Here’s a quick example:
Reference:
The weather is beautiful today
Candidate outputs and expected scores (approximate):
The weather is beautiful today → 1.0 (exact match)
Today's weather is beautiful → ~0.85 (same words, reordered)
The weather is nice today → ~0.7 (synonym match on "nice")
It is sunny outside → ~0.3 (semantic drift, different words)
This kind of scoring is especially useful when there’s more than one “acceptable” phrasing — something that comes up constantly in LLM outputs.
Unlike BLEU or Levenshtein, METEOR gives partial credit for “close enough” matches while still penalizing structural changes when they matter.
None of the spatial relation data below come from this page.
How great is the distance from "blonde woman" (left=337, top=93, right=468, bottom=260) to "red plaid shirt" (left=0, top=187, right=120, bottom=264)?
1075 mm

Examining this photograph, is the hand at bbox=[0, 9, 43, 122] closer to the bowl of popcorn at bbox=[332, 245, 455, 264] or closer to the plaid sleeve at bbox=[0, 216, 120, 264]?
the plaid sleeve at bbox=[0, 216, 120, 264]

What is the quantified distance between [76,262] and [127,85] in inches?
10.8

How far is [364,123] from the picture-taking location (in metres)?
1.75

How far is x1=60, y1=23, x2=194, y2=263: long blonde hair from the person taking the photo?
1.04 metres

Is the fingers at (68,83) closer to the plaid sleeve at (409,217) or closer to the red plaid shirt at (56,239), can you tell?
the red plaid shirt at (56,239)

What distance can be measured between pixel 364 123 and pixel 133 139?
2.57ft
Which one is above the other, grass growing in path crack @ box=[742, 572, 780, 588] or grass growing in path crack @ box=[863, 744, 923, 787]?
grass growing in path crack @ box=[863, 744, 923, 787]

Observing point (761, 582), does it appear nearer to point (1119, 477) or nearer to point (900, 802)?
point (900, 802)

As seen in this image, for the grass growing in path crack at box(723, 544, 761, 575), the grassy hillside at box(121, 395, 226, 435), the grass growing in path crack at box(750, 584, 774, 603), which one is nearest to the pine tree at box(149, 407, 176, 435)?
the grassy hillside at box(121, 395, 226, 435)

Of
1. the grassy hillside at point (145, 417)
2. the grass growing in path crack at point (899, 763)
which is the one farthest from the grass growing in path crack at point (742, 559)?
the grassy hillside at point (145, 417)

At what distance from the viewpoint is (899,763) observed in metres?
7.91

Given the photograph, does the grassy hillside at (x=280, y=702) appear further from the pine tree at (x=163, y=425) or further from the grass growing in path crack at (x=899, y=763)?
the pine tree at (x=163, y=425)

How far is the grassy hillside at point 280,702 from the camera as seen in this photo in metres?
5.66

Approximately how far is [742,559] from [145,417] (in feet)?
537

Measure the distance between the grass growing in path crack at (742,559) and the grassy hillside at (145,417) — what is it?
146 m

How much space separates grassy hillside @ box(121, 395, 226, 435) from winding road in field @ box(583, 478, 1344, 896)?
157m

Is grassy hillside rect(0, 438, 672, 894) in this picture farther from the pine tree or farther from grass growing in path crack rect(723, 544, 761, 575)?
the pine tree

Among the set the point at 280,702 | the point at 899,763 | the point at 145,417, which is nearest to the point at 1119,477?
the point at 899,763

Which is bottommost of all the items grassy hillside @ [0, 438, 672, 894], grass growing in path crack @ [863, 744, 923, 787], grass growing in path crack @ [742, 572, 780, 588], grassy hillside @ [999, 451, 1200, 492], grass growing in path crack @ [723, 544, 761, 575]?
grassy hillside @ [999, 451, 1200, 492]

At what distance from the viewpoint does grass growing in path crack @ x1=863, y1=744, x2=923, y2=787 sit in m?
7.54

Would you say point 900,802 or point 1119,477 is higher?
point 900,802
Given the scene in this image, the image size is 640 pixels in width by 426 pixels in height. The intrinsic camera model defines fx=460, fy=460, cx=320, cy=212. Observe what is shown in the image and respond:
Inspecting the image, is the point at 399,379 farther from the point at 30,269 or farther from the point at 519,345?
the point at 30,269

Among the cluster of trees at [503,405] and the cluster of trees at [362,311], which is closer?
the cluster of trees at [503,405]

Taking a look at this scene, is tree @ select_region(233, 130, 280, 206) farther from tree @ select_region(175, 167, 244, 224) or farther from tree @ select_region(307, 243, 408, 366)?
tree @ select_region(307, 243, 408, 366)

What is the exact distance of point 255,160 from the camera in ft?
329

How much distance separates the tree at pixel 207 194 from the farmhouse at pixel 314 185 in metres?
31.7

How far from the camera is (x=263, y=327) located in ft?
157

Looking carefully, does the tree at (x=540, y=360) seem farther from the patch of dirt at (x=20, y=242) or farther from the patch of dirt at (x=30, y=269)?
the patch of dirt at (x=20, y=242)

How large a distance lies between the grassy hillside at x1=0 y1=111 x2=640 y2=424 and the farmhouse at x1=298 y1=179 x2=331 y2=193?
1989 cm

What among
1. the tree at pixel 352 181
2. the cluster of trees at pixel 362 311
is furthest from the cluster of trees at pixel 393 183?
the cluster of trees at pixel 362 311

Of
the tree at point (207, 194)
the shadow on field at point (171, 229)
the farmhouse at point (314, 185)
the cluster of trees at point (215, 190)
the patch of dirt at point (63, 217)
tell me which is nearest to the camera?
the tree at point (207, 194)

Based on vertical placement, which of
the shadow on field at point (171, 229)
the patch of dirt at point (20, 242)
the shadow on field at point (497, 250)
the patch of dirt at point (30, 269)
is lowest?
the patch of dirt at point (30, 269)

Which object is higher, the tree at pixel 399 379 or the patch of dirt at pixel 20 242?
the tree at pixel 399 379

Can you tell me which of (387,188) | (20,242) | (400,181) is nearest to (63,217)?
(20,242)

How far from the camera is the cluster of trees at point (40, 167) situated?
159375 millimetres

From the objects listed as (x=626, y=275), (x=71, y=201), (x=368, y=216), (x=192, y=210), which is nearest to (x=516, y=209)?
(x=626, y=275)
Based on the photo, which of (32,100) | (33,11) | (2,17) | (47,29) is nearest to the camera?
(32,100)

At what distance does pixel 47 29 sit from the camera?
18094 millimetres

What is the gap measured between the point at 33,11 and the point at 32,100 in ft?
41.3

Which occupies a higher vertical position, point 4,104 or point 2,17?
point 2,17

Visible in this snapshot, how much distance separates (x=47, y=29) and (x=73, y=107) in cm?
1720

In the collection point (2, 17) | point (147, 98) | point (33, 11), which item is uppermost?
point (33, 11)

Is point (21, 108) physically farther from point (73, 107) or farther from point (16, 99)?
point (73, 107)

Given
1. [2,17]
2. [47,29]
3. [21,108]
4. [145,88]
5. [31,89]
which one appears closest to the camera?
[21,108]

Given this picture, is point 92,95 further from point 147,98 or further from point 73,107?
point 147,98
How to use METEOR in Promptfoo
I wrote some documentation as part of my PR as well so I may as well point you directly to the documentation: https://www.promptfoo.dev/docs/configuration/expected-outputs/deterministic/#meteor
When should you use METEOR?
If your tests are judging:
- Summaries
- Translations
- Short natural language answers
Anywhere there’s more than one “valid” way to say something …it’s a great tool.
Final Thoughts
Adding METEOR to Promptfoo was fun, both as a coding problem (chunking, synonyms, scoring!) and as a UX enhancement for LLM evaluators. I usually don’t code in Typescript so it was a great exercise in that sense! Here’s my PR if interested to check it out: https://github.com/promptfoo/promptfoo/pull/3776/files
If you want to go beyond BLEU and get a more nuanced picture of output quality, give it a spin. Your tests will thank you. And your models might pass more often.